Come ai tempi di Akhenaton bronzo e pietra fanno politica. C’è chi vuole rimuovere a Chicago il monumento al gerarca fascista Italo Balbo, che ricorda le trasvolate atlantiche Anni Trenta, capaci allora di entusiasmare gli americani ma oggi insufficienti a coprire le responsabilità del Quadrumviro nel sanguinoso squadrismo fascista e le complicità col regime di Mussolini. Il sindaco democratico di New York medita se abbattere la statua di Colombo, dove Central Park tocca Broadway, e già l’esploratore italiano ha visto il proprio monumento abbattuto a Buenos Aires in Argentina. 

Dove fermarsi?
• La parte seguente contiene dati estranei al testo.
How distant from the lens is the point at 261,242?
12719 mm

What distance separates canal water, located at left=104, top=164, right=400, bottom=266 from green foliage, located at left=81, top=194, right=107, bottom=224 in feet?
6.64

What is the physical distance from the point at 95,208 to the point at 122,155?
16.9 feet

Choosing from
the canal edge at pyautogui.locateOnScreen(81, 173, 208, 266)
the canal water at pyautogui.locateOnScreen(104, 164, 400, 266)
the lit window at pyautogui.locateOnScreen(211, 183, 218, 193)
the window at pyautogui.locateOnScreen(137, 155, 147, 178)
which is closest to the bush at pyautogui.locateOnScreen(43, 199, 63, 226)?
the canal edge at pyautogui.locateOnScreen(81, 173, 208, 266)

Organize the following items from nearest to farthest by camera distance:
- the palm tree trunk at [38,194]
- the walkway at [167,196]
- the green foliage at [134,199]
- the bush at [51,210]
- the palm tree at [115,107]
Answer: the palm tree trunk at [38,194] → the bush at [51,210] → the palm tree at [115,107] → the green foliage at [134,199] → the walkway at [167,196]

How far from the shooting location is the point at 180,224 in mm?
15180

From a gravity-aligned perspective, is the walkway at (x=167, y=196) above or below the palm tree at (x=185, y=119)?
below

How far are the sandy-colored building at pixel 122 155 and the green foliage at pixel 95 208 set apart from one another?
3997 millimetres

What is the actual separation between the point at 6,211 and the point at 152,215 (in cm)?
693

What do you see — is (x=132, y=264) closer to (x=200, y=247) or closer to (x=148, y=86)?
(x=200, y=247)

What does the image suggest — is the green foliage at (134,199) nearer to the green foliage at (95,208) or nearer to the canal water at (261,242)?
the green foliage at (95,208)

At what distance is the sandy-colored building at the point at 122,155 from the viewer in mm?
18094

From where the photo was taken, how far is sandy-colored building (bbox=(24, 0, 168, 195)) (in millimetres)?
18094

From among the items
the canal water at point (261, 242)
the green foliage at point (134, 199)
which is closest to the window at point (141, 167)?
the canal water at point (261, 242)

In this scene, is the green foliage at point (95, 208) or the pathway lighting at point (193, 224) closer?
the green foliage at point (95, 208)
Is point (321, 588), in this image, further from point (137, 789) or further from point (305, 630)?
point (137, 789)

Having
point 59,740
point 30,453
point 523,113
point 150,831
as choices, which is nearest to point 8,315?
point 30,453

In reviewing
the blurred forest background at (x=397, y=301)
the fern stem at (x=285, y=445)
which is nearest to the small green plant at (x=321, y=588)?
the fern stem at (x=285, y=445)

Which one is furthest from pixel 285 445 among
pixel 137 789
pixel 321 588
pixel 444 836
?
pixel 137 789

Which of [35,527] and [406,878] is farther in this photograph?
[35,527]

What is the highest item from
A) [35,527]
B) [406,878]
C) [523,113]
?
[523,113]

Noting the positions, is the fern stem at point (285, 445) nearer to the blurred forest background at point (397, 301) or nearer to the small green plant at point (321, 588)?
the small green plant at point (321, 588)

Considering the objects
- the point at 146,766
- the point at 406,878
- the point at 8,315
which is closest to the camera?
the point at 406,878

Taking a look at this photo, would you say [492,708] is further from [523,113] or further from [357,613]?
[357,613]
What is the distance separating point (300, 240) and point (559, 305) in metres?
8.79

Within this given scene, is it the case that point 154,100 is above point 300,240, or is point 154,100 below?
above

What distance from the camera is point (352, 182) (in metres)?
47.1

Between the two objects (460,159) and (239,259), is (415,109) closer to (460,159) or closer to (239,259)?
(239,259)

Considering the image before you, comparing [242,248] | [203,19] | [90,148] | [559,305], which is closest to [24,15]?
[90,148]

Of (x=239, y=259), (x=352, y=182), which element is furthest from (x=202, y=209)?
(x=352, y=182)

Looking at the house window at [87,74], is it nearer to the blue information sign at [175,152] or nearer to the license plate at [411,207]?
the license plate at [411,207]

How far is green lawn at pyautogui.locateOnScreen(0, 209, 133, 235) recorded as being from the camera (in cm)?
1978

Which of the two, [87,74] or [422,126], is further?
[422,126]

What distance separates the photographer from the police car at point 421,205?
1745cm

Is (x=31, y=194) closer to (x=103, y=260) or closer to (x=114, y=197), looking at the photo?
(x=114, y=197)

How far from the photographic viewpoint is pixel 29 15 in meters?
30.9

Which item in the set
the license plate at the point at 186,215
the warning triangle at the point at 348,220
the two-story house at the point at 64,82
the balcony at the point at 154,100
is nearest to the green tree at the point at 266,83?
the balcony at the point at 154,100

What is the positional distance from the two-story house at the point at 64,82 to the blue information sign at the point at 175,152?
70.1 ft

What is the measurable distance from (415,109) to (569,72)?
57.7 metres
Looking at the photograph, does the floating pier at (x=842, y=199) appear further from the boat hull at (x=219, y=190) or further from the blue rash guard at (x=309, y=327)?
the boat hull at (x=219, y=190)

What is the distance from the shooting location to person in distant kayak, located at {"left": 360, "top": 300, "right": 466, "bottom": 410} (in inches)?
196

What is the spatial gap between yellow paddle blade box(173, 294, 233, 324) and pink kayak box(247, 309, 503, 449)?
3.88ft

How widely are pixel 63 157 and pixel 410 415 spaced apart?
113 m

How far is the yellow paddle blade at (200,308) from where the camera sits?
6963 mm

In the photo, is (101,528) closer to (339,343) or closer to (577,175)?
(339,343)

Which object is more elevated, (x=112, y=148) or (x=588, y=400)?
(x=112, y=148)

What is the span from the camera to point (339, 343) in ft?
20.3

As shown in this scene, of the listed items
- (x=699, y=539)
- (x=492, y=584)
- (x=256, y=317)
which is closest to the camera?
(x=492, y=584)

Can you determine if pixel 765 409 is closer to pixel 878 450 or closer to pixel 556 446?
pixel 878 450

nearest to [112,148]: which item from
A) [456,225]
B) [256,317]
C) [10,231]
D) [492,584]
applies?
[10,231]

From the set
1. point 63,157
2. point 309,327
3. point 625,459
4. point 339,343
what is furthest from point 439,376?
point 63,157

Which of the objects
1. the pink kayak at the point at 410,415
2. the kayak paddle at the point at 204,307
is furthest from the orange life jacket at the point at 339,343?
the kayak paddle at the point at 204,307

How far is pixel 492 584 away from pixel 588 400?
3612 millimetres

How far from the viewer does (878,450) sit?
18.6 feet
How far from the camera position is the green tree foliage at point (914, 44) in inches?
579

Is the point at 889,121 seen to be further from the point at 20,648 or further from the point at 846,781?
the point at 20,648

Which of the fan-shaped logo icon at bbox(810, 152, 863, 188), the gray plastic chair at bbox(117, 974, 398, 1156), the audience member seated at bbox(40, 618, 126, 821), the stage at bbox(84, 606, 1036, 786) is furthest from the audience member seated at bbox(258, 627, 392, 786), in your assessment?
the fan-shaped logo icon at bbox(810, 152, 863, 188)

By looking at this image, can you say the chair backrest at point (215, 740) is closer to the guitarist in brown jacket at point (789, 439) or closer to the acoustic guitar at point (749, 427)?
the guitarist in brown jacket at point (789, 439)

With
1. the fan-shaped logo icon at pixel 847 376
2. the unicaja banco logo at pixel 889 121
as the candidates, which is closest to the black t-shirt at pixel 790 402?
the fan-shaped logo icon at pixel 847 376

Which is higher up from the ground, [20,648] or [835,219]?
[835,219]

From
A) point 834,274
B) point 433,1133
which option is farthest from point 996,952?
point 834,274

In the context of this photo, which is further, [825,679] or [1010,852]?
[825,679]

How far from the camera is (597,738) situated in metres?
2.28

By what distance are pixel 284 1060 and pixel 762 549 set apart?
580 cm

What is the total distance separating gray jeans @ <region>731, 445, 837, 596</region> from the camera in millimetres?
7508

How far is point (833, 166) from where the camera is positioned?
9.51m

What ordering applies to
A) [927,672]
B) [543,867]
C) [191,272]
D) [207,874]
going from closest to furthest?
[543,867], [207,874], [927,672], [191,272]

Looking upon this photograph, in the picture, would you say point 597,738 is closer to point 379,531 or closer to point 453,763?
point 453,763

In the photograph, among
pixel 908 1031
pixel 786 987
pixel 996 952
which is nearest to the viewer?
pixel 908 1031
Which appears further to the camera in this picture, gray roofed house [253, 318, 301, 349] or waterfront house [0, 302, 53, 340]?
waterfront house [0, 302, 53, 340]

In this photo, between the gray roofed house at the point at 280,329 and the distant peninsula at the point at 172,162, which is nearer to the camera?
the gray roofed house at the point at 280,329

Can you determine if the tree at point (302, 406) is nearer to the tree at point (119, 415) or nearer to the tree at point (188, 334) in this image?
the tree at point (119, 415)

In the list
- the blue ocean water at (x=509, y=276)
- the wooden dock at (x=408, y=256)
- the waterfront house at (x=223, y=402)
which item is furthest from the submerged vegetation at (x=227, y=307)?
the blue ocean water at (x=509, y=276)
La Turchia vuol distruggere una statua del classico filosofo cinico Diogene, morto nel 323 a.C., perché estraneo alla cultura locale, anche se nella antica Bisanzio, oggi Istanbul, ci si divise su iconoclastia e culto delle immagini, quando pregare un’icona veneranda poteva costare la vita, ai tempi dell’imperatore Leone III.  

A che punto il rispetto per la nostra sensibilità contemporanea deve prevalere sul rispetto per la cultura del passato? All’apice della tragica rivoluzione culturale cinese, le Guardie Rosse sguinzagliate da Mao contro «I 4 Vecchi» della tradizione remota, marciarono sulla Città Proibita di Pechino. Avevano devastato il Cimitero Confuciano, distrutto o incendiato templi buddisti, biblioteche ricche di manoscritti preziosi. Il premier Zhou En Lai comprese che della storica cittadella imperiale non sarebbe rimasta pietra su pietra e fece schierare l’esercito in difesa dei tesori che testimoniavano sì di una era oppressiva ma anche di glorie artistiche. 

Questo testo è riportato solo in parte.